*** Source text Section Begins ***
Current Account in other currencies


(George) #1

Hello All,

When current accounts are launched, what would you think of the following idea :slight_smile:

A person can hold multiple accounts, in different currencies [USD / EUR / GBP / etc ]

and from the APP they can link the debit card to the account they want. This way when someone is on holiday (in a country of that currency) they can use the particular account for their transactions.

Currently Citibank UK is offering this functionality, but require a lump sum to be deposited prior to open a current account.

Thanks
George


EUR (and USD) Account
Currencies accounts
Foreign Exchange Rate and Balance When In Other Countries
(Alex Sherwood) #2

I can see why this would be useful for users who receive payments in foreign currencies or might want to speculate on currency fluctuations.

But since Monzo offers users the MasterCard wholesale rate for currency conversion with no fees (even hidden fees :wink:), I’m not sure how this would benefit travelers to be honest. Am I missing something here?

On the plus side, we know that Monzo are testing EUR & USD accounts (in preparation for their international expansion) so as long as residents from other countries can open those, it looks like you’ll get your wish anyway :slight_smile:


Top up card with Euros
Foreign Exchange Rate and Balance When In Other Countries
(Marta) #3

I wouldn’t mind if Monzo had it. I could use it to exchange money months before my upcoming trip, if I’m expecting negative currency fluctuations (negative for me). I understand it would be my risk, but one I’m willing to make if I educate myself. :smiley:
Also, Polish zloty tends to jump a lot, so I could buy Polish zloty for future home trips, when I see slightly better rates and keep them there until I need them.

That’s only functional edge that Revolut has over Monzo for me. Unfortunately, Revolut only offers gbp, usd and eur as far as I’m aware. If Moneycorp’s rates were any better, I’d order cash upfront to pick up at the airport. But as I just checked, here are rates:

  • Moneycorp:1140 eur = 1005.29 gbp :scream:
  • Monzo (Mastercard calculator): 1140 eur = 984.38 gbp
  • Revolut says 1140 eur = 984-985 gbp (it’s changing every few seconds)

As of right now, Revolut would allow me to keep 1140 eur purchased with today’s rates until my trip, Monzo cannot do this (hopefully yet!).


(Alex Sherwood) #4

Ok so you fall into this group

:wink:

Just to pick up on the Revolut FX rates, the feedback here (& in the subsequent posts) is that sometimes you end up with a better rate from them & sometimes you get a better rate from Monzo…

Since you won’t know which rate will be better ahead of time (the FX market could move against you after all - & most FX traders get this wrong), I’m not sure how much benefit the Revolut account in a foreign currency is really giving you as a traveller?
*** Source text Section Ends ***
*** Record extracts Section Begins ***
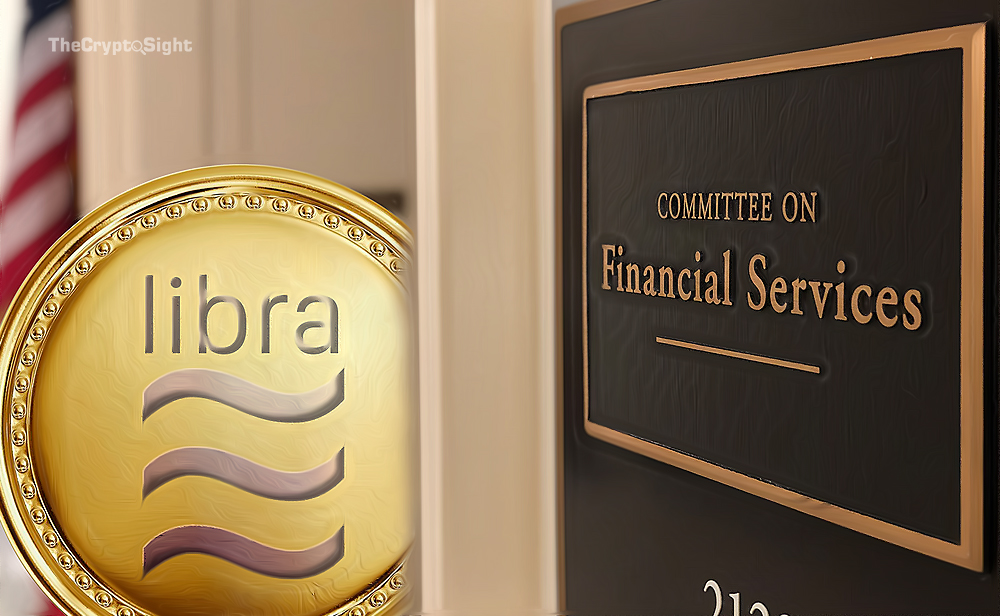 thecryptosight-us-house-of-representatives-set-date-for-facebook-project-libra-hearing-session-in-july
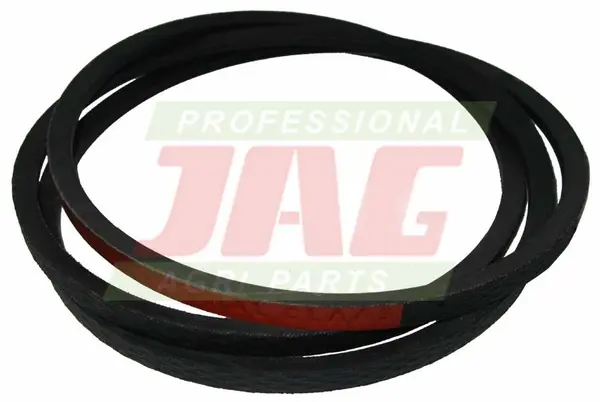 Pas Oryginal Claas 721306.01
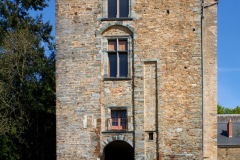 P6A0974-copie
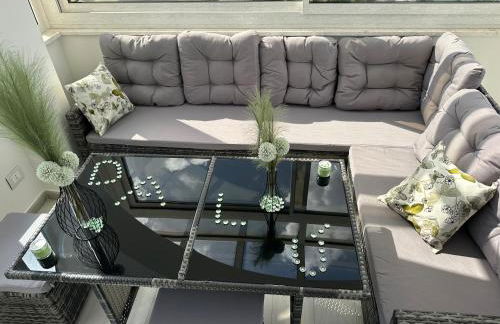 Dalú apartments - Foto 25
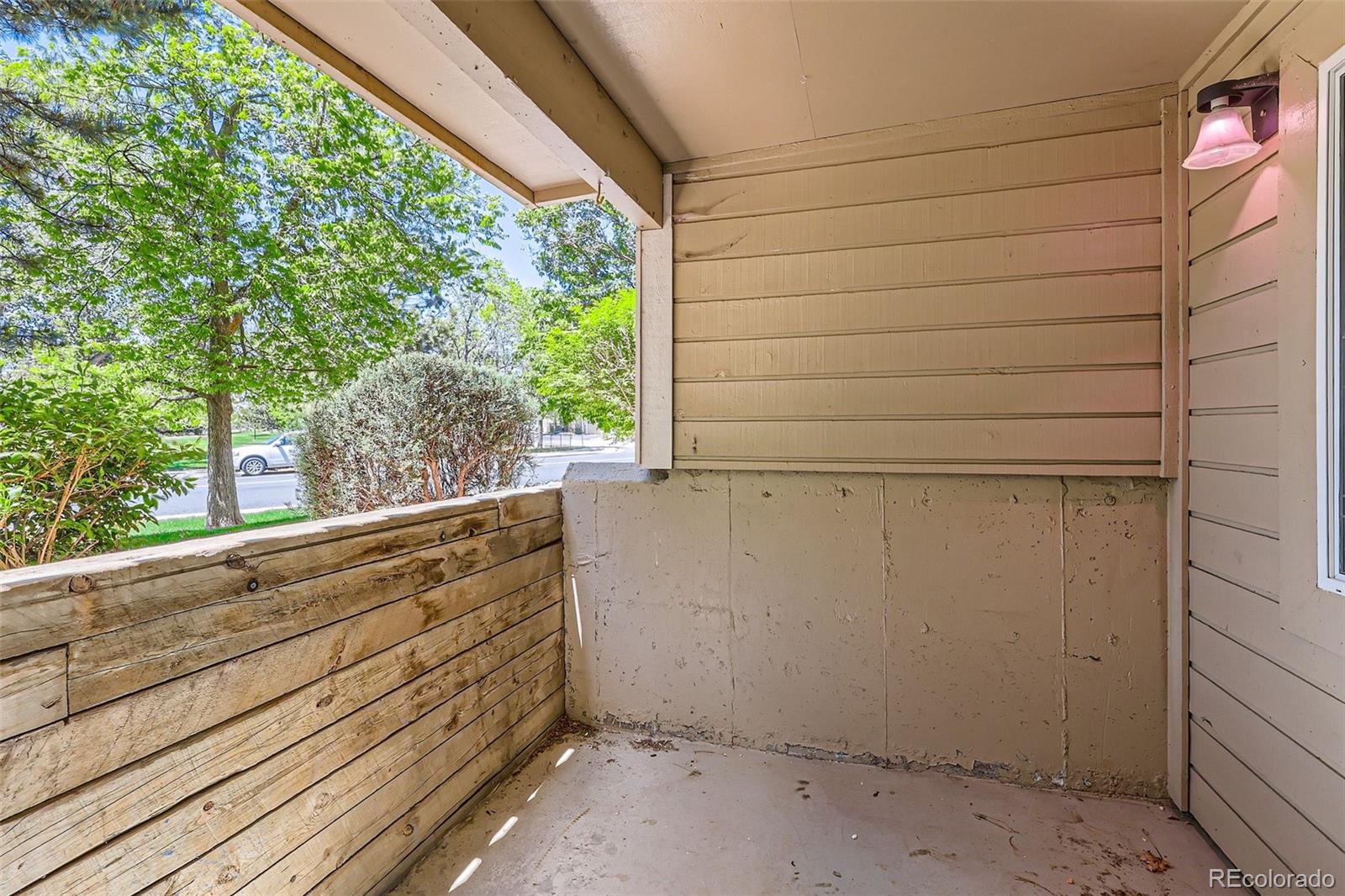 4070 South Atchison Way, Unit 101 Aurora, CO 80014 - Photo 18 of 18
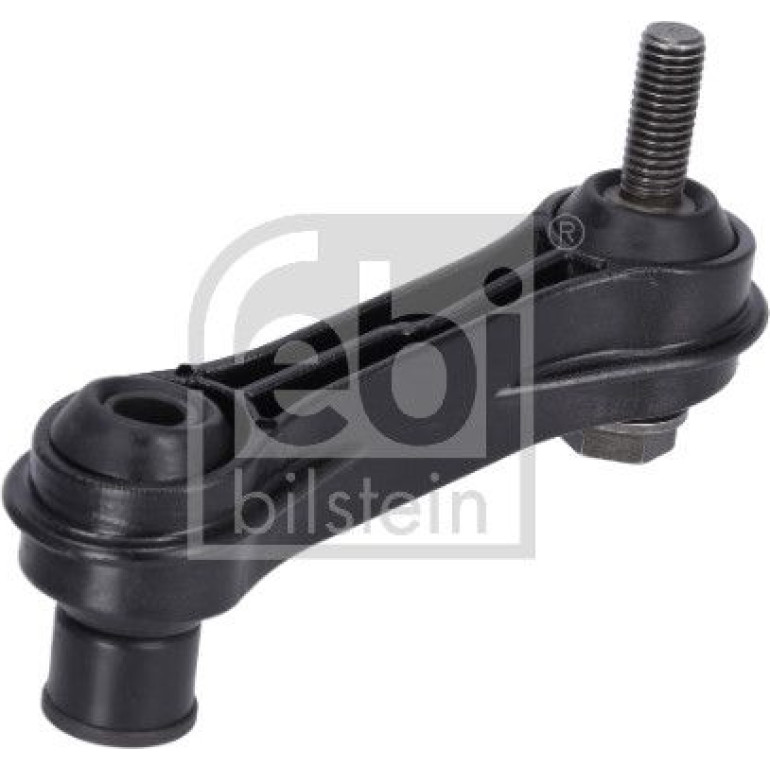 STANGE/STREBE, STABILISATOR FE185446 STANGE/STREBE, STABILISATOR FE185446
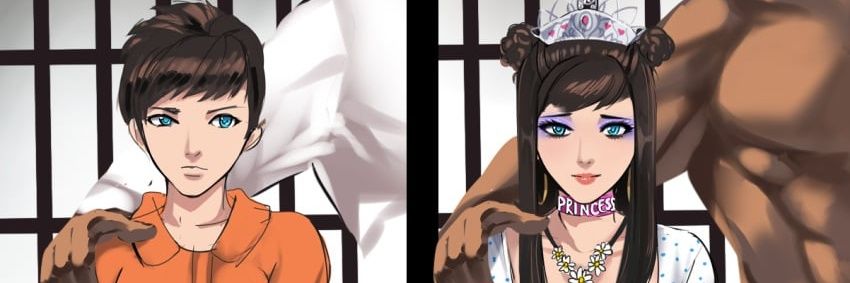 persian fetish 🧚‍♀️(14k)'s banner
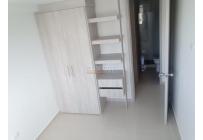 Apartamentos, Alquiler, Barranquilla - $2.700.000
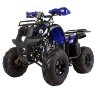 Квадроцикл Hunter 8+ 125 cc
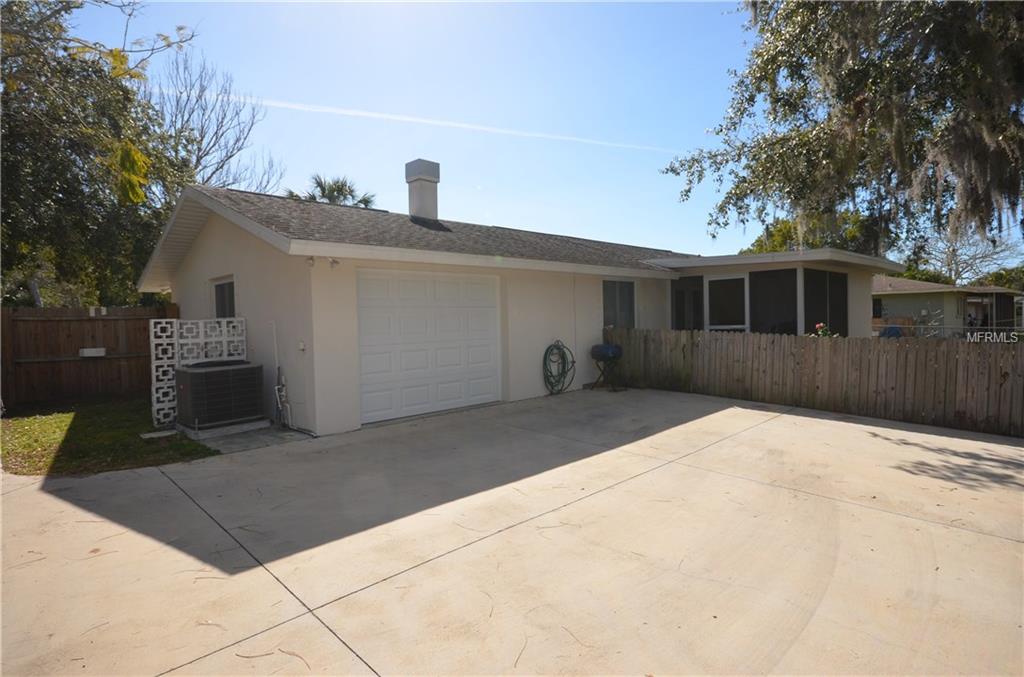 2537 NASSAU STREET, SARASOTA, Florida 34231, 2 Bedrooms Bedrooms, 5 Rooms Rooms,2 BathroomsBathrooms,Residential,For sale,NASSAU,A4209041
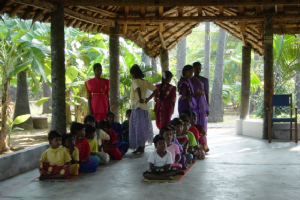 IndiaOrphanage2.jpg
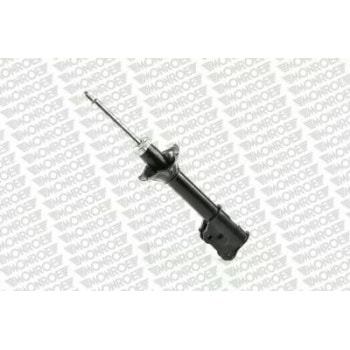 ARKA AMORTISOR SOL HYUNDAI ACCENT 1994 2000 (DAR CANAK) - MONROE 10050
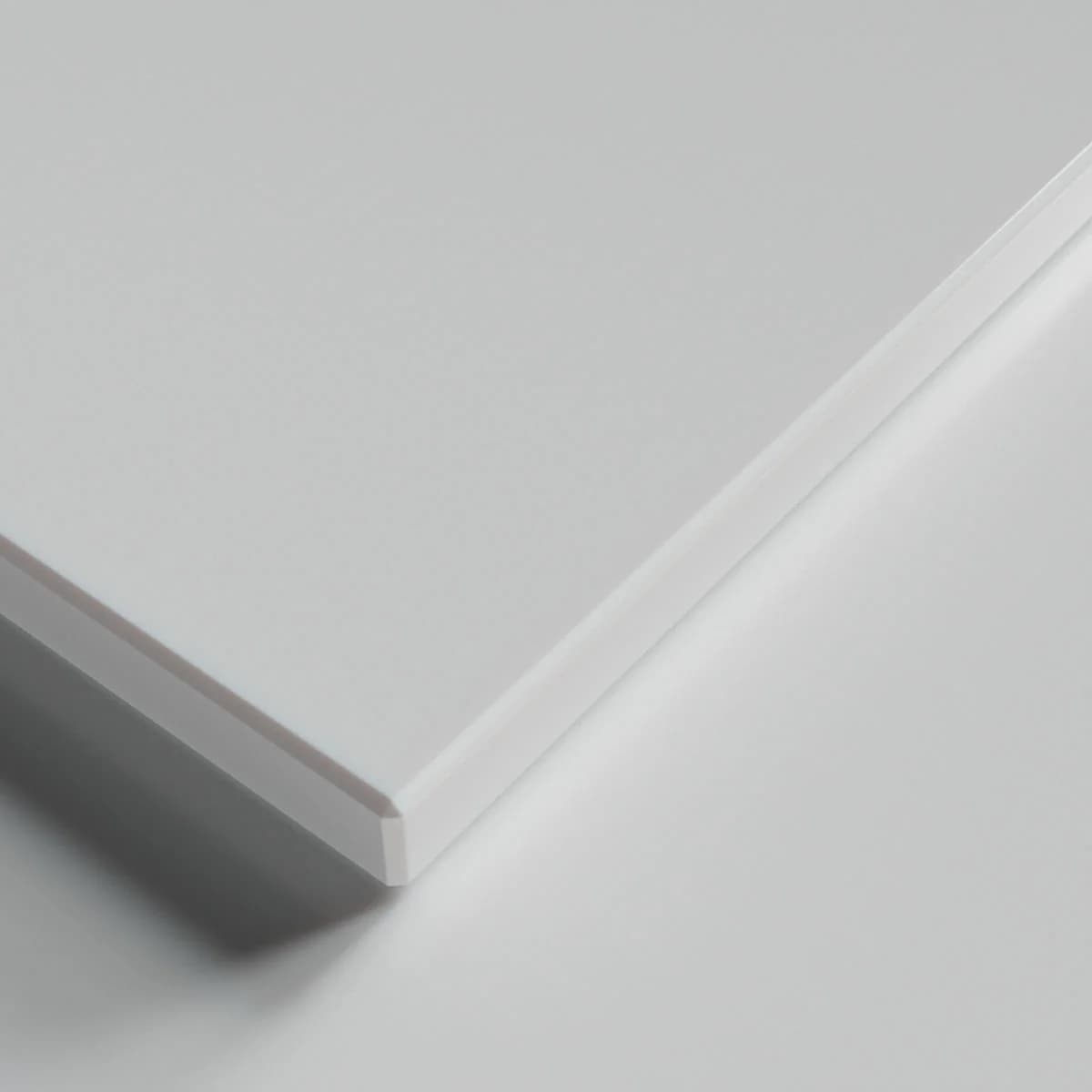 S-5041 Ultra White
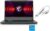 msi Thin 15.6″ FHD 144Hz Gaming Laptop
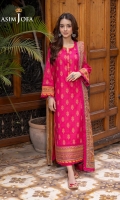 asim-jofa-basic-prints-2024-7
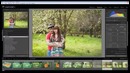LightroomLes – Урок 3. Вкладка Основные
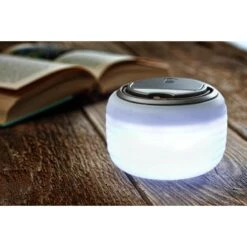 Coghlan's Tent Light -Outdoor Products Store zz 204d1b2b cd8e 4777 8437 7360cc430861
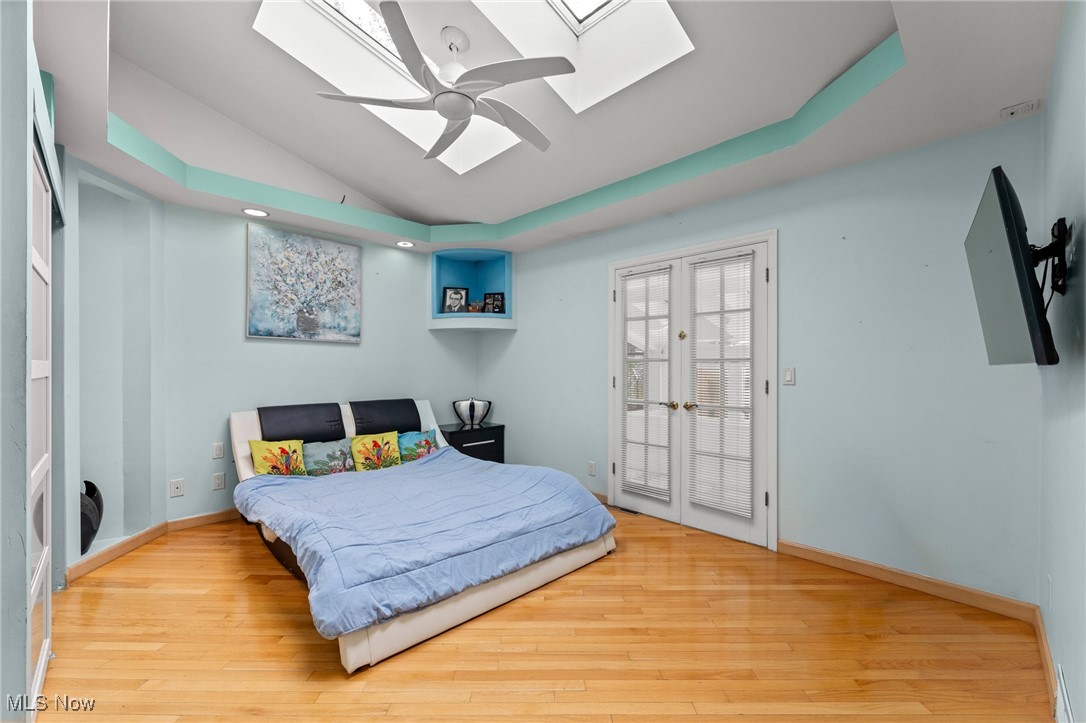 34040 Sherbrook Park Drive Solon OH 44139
*** Record extracts Section Ends ***
◆ Questions on the material:
a – Do these statements agree with the forum thread on multi-currency accounts? Answer each with yes or no, and quote the words from the thread that decide it. (i) Citibank UK asks for a lump sum deposit before a current account is opened. (ii) Revolut lets users hold Polish zloty. (iii) Monzo is testing EUR and USD accounts.
b – Please carry on the forum thread on multi-currency accounts from the point where it stops.
The data has no connection to the forum thread on multi-currency accounts.

◆ Answers by task:
a –
(i) Yes: "Currently Citibank UK is offering this functionality, but require a lump sum to be deposited prior to open a current account."
(ii) No: "Unfortunately, Revolut only offers gbp, usd and eur as far as I’m aware."
(iii) Yes: "we know that Monzo are testing EUR & USD accounts"

b –
(Marta) #5

Well, okay, it is speculating, but not for the sake of speculating, just to save on travel. :slight_smile: It’s also a saving pot in a way - you put money as EUR and it’s there until you spend it. You won’t take money out because it will cost you to get GBP back. :smiley:

As part of holiday prep, I research currency. For 3 trips (out of 4, I’m only looking at higher spend trips, not 3 days in Prague), I would save money if I exchanged it at the time when I was checking. When you are planning 4 weeks, it can really add up.

As a whole, Revolut doesn’t give me anything better than Monzo apart from prepurchasing currency. With Revolut I COULD buy EUR now, while Monzo won’t give me this option. That’s only difference - it allows me to risk on currency exchange and potentially save money. If Monzo would offer this, I would definitely consider going from assumptions to trying it out for real. :smiley: I don’t think it’s enough to make me want to get in bed with Revolut. :smirk:

To be really objective, I was usually looking at crappy rates, that was before I met Monzo and got educated by fellow Monzonauts :smiley: . It seemed I could really save a lot more money, because buy/sell difference was more substantial. I’m going to re-evalutate if I still fancy this idea after trip to Morocco (end of April), EUR rates are in the previous post. :wink:


(Sheela) #7

I get paid in USD and spend internationally. To use monzo now, I have to topup GBP account from.an USD account and spend in euro’s , so I get charged exchange rate twice. It would be great if I have 2 topup wallets GBP and USD . Then I use GBP for all UK related expense as I have limited resources and USD for all international expense


(Alex Sherwood) #8

I can definitely see how this would be useful :slight_smile: it’s been suggested a few times before so I’ve moved your post here, as it looks like we won’t see this functionality until after the current accounts launch.

Naji’s comment is the most recent comment from Monzo on this idea -

Click the :arrow_down_small: to view the full post, including Tom (Monzo’s CEO’s) comment on this.


( related to Monzo CEO, Investor in Monzo ) #9

may want to read this thread with a similar ‘problem’


(Athanasios Bethanis) #10

I was wondering if the idea of having an additional account (same idea as a savings account) but instead being on a different currency, such as Euro, on top of the main account could be a possibility. I think it would benefit people who travel abroad quite often.


(Josh Bray) #11

With fee free conversations and perfect exchange rates I personally don’t see the need for this but I know it has been discussed before.


#12

Yep, this. I suppose in travel mode the app could display a second approximate balance in the local currency, but I don’t think having a special account just for that is necessary.

Of course once the virtual pots have been added you could do this yourself.


#13

I think virtual accounts available in other currencies would be very useful, and highly desirable.
You could buy currencies up front (avoiding market fluctuations) and have a fixed foreign currency balance to budget for any trip. This offers a new flexible way to manage travel money, having a balance in a chosen currency, with the ability to buy more currency or just use sterling and convert at time of purchase.
Choice is what is important, some won’t see the need for this others will love it.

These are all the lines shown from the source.